Excerpt provided below:
8.14.Headings.  The title of and section headings in this Security Agreement are for convenience of reference only, and shall not govern the interpretation of any of the terms and provisions of this Security Agreement.

8.15.Termination.  This Security Agreement shall continue in effect (notwithstanding the fact that from time to time there may be no Secured Obligations outstanding) until (i) the Credit Agreement has terminated pursuant to its express terms and (ii) all of the Secured Obligations have been indefeasibly paid and performed in full (or with respect to any outstanding Facility LCs, a cash deposit or Supporting Letter of Credit has been delivered to the Collateral Agent as required by the Credit Agreement) and no commitments of the Collateral Agent or the Secured Parties which would give rise to any Secured Obligations are outstanding.

8.16.Entire Agreement.  This Security Agreement embodies the entire agreement and understanding between the Grantors and the Collateral Agent relating to the Collateral and supersedes all prior agreements and understandings between the Grantors and the Collateral Agent relating to the Collateral.

8.17.CHOICE OF LAW.  THIS SECURITY AGREEMENT SHALL BE GOVERNED BY, AND CONSTRUED IN ACCORDANCE WITH, THE INTERNAL LAWS OF THE STATE OF NEW YORK, BUT GIVING EFFECT TO FEDERAL LAWS APPLICABLE TO NATIONAL BANKS.
End of Excerpt provided.
Data records below:
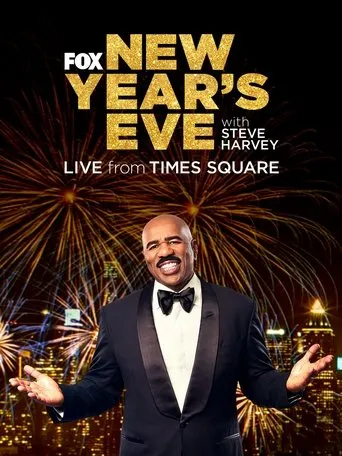 Póster de Fox's New Year's Eve With Steve Harvey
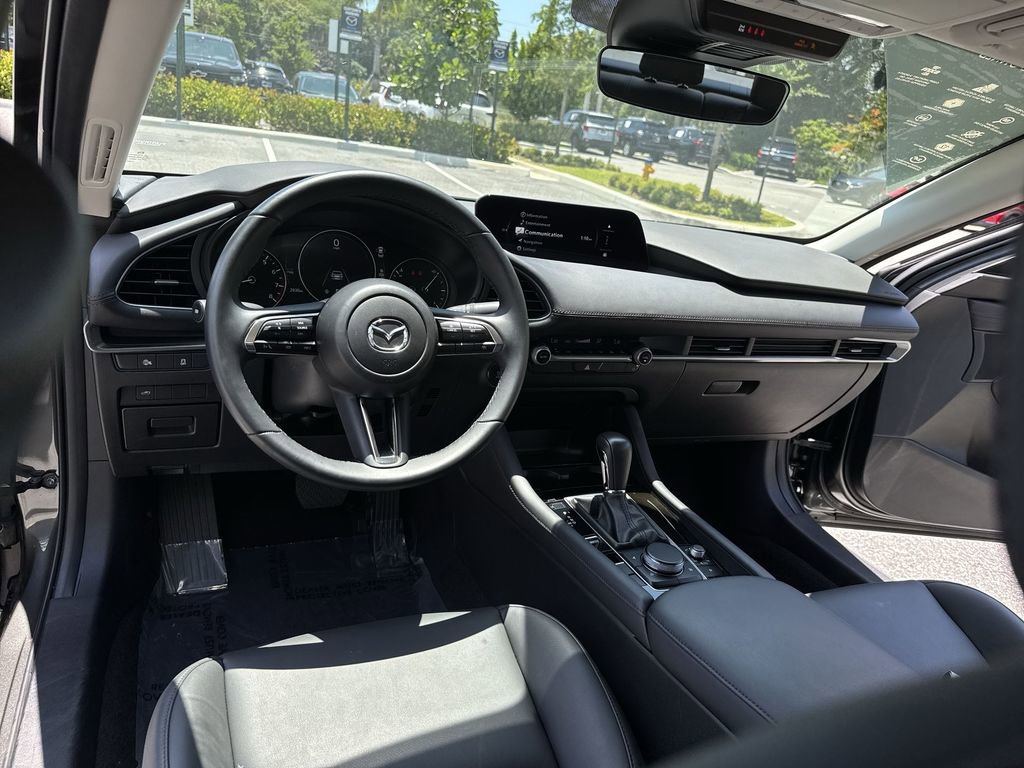 Certified 2025 MAZDA MAZDA3 s FWD image 35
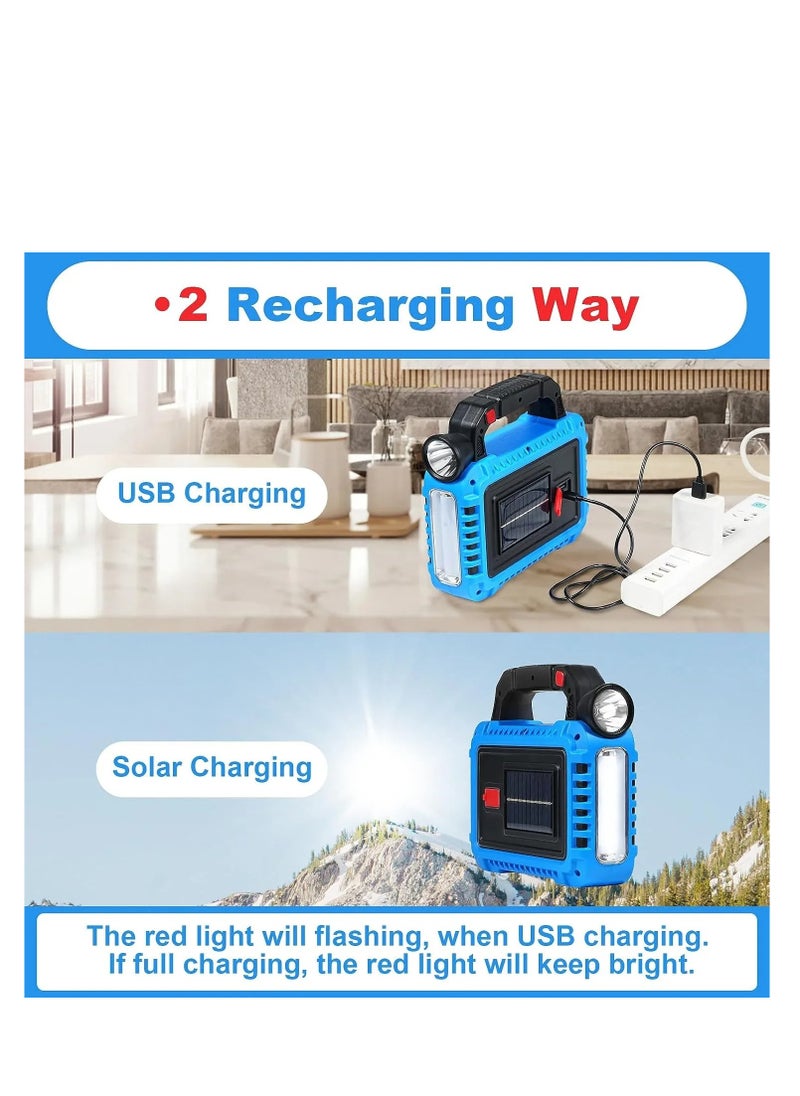 Generic Multifunctional Solar Lamp And Lantern Camping - (HB-8678-2)  - Image 5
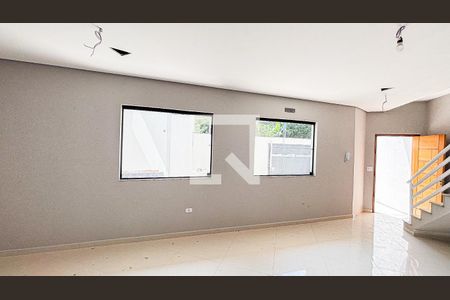 Sala - Sala de Jantar de casa à venda com 3 quartos, 106m² em Vila Curuçá, Santo André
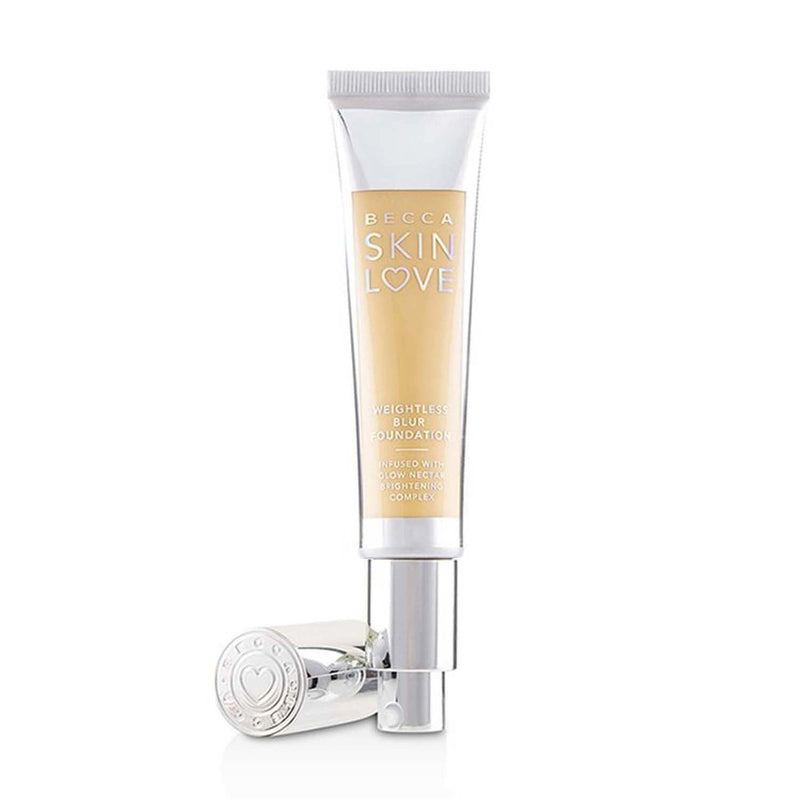 Becca Skin Love Weightless Blur Foundation - # Buttercup  35ml/1.23oz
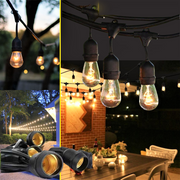 Ghirlanda Luminoasa cu Pendule 5m / 10XE27 , Interconectabil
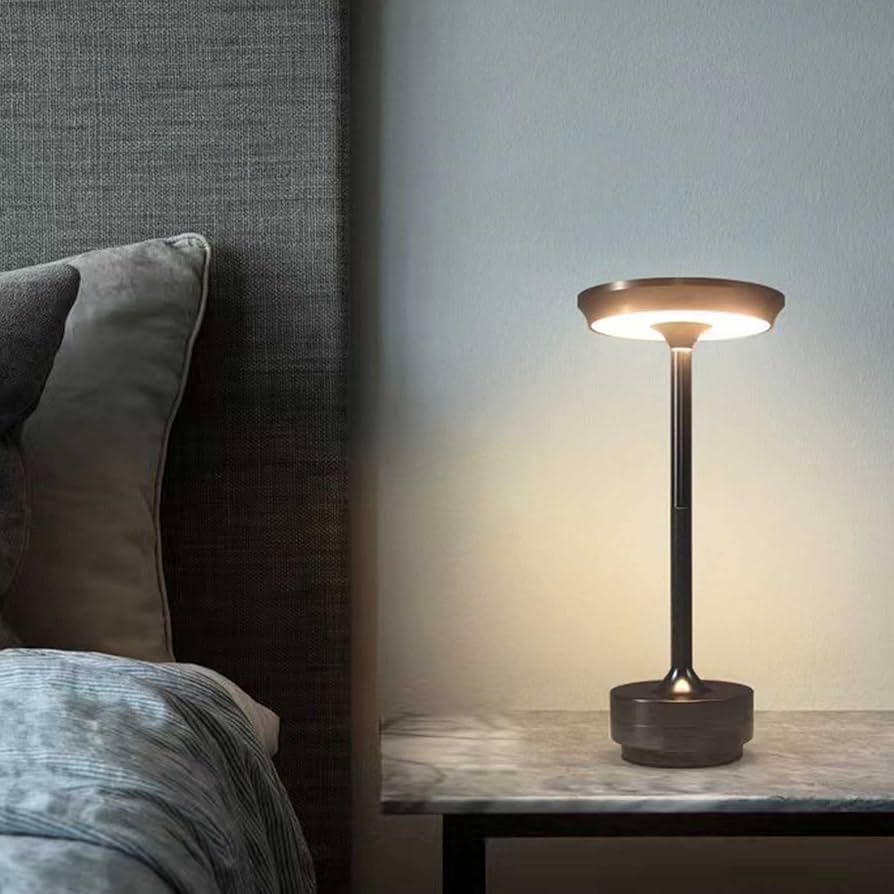 OttLite LEDソフトタッチデスクランプ - 3段階の明るさ設定 携帯充電 Amazon.co.jp: OttLite LEDソフトタッチデスクランプ - 3段階の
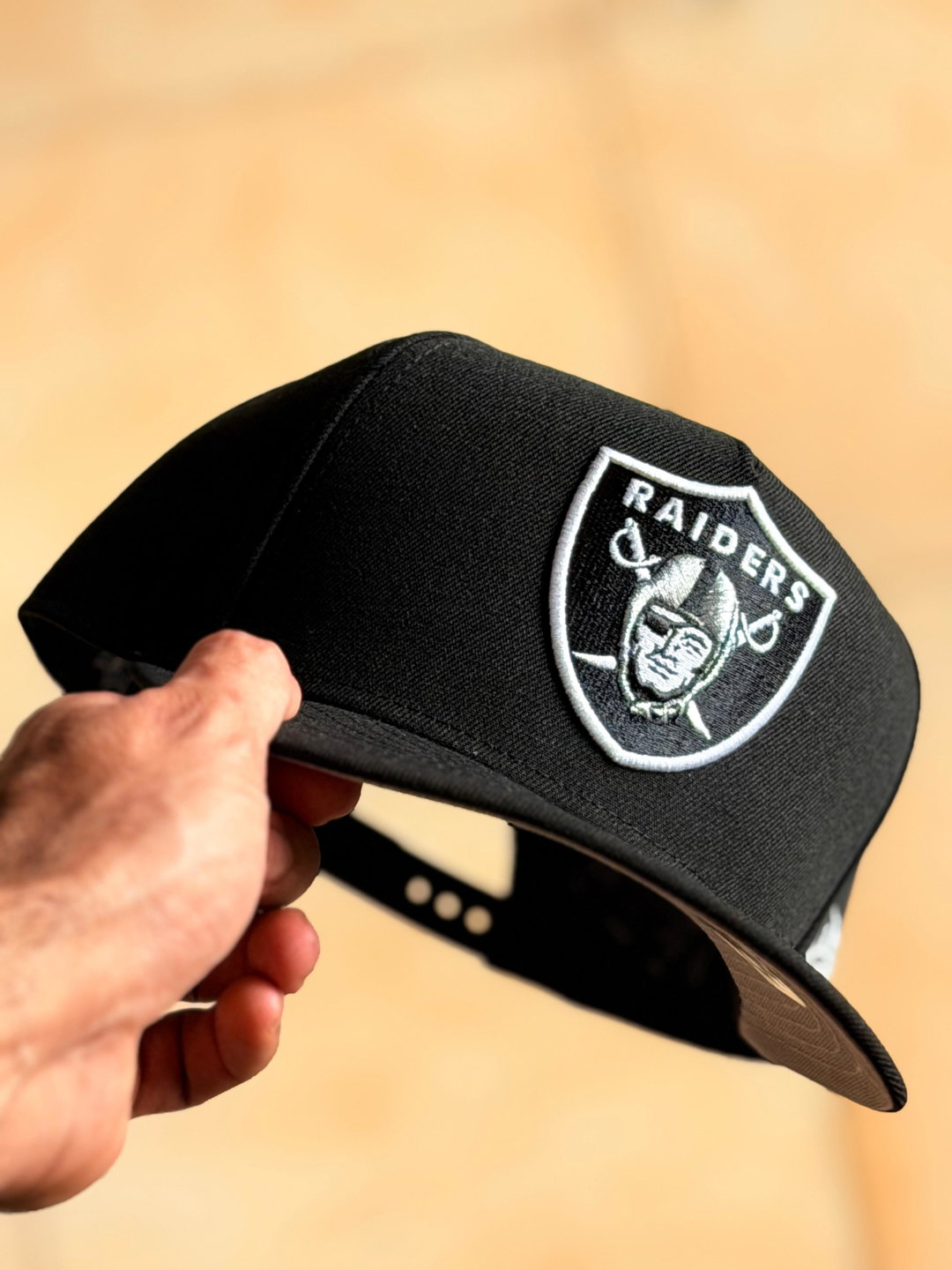 9FIFTY A-Frame - Las Vegas Raiders Black Classic Edition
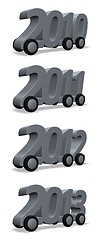 Image showing driving years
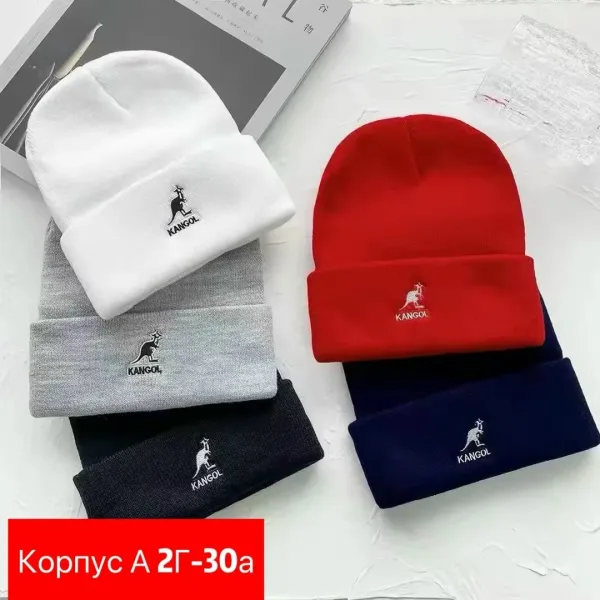 Шапка детская из хлопка — фото 6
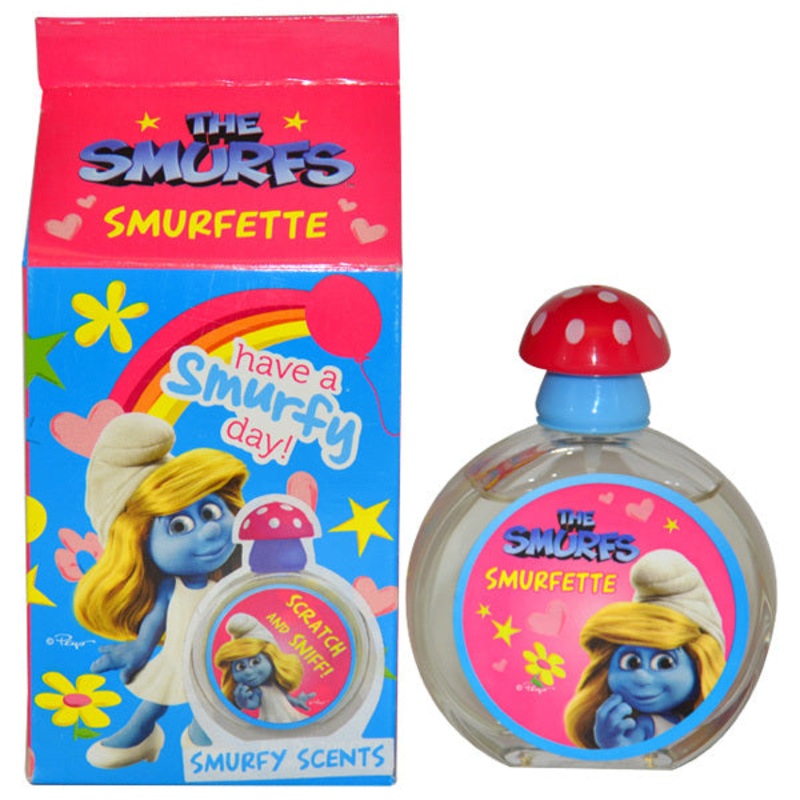 Smurfette by The Smurfs 1.7 Oz. Eau De Toilette For Women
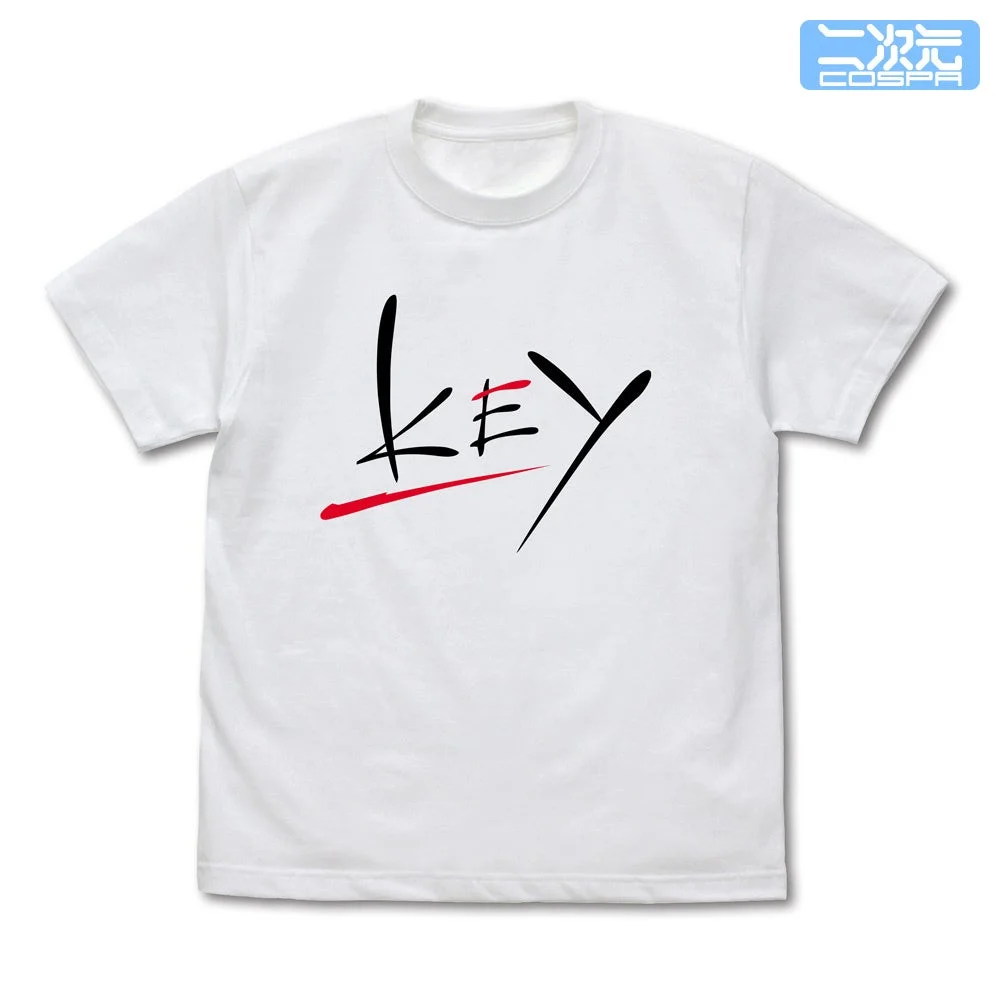 Keyロゴ Tシャツ デザイン
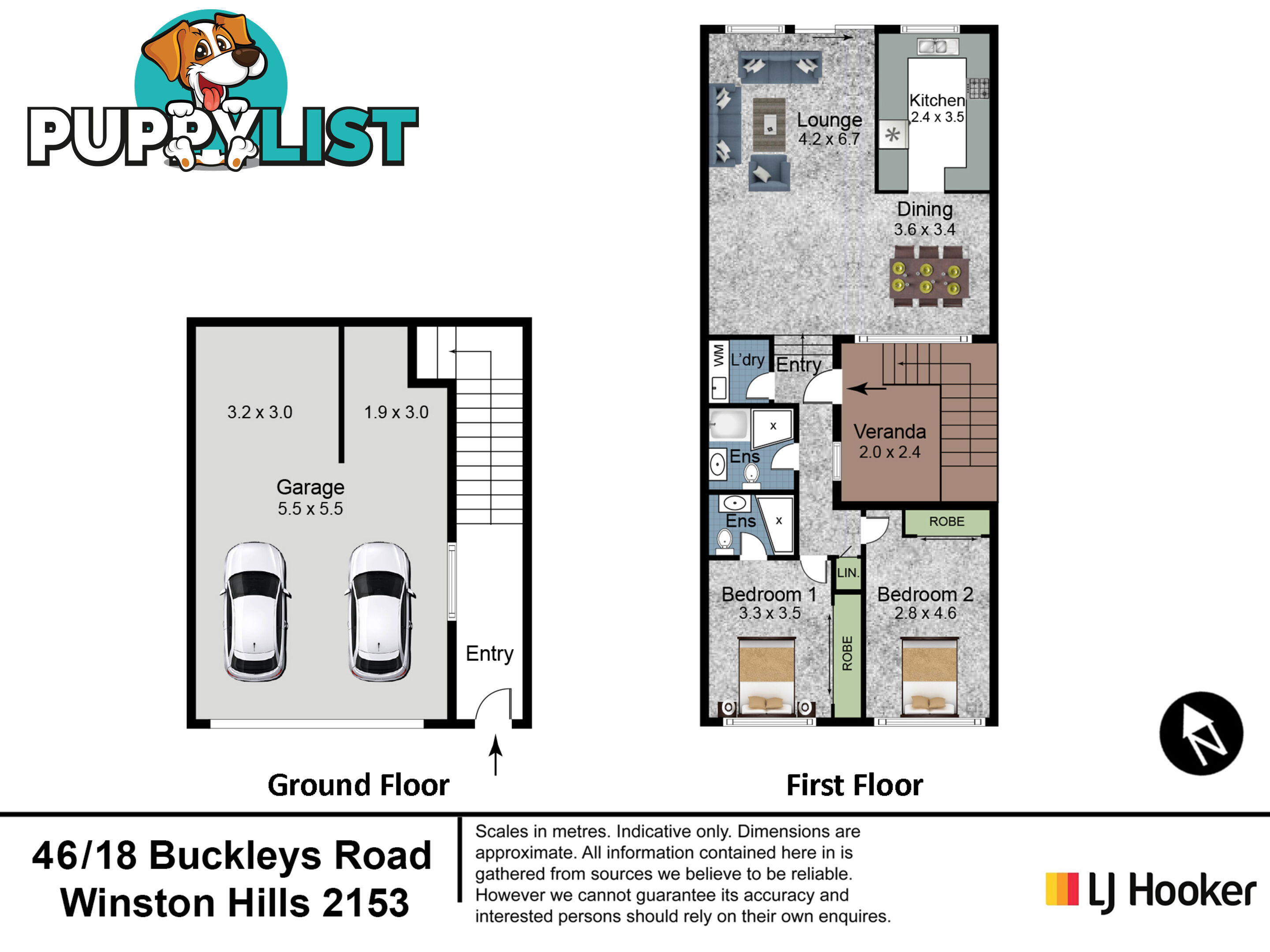 46/18 Buckleys Road WINSTON HILLS NSW 2153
End of Data records.
-- Activity list --
• A. According to the security agreement excerpt, the internal laws of which state govern the agreement?
• B. Transcribe a passage of the security agreement excerpt, beginning at the words "8.15.Termination.  This Security Agreement" and stopping after the words "Obligations are outstanding.".

-- Solutions by task --
• A. The State of New York, with effect also given to federal laws applicable to national banks.

• B.
8.15.Termination.  This Security Agreement shall continue in effect (notwithstanding the fact that from time to time there may be no Secured Obligations outstanding) until (i) the Credit Agreement has terminated pursuant to its express terms and (ii) all of the Secured Obligations have been indefeasibly paid and performed in full (or with respect to any outstanding Facility LCs, a cash deposit or Supporting Letter of Credit has been delivered to the Collateral Agent as required by the Credit Agreement) and no commitments of the Collateral Agent or the Secured Parties which would give rise to any Secured Obligations are outstanding.